Prompt:
Can you recast every line of the records below as one numbered list, leaving out the blank lines?

* begin Exercise materials *

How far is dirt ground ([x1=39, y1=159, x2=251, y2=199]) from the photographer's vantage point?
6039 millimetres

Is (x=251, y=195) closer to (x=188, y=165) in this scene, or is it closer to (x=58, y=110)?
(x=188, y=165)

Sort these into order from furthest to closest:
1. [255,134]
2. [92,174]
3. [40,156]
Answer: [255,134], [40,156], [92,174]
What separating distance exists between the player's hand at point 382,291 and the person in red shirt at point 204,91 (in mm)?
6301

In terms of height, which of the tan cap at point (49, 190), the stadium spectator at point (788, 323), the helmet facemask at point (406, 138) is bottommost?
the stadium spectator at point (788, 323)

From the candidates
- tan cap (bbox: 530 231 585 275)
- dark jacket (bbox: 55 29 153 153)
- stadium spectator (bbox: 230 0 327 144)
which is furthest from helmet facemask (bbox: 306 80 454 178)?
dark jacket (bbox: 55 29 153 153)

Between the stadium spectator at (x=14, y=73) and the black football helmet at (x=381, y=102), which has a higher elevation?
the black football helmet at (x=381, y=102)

* end Exercise materials *

Solution for this task:
1. How far is dirt ground ([x1=39, y1=159, x2=251, y2=199]) from the photographer's vantage point?
2. 6039 millimetres
3. Is (x=251, y=195) closer to (x=188, y=165) in this scene, or is it closer to (x=58, y=110)?
4. (x=188, y=165)
5. Sort these into order from furthest to closest:
6. 1. [255,134]
7. 2. [92,174]
8. 3. [40,156]
9. Answer: [255,134], [40,156], [92,174]
10. What separating distance exists between the player's hand at point 382,291 and the person in red shirt at point 204,91 (in mm)?
11. 6301
12. In terms of height, which of the tan cap at point (49, 190), the stadium spectator at point (788, 323), the helmet facemask at point (406, 138) is bottommost?
13. the stadium spectator at point (788, 323)
14. From the candidates
15. - tan cap (bbox: 530 231 585 275)
16. - dark jacket (bbox: 55 29 153 153)
17. - stadium spectator (bbox: 230 0 327 144)
18. which is furthest from helmet facemask (bbox: 306 80 454 178)?
19. dark jacket (bbox: 55 29 153 153)
20. Between the stadium spectator at (x=14, y=73) and the black football helmet at (x=381, y=102), which has a higher elevation?
21. the black football helmet at (x=381, y=102)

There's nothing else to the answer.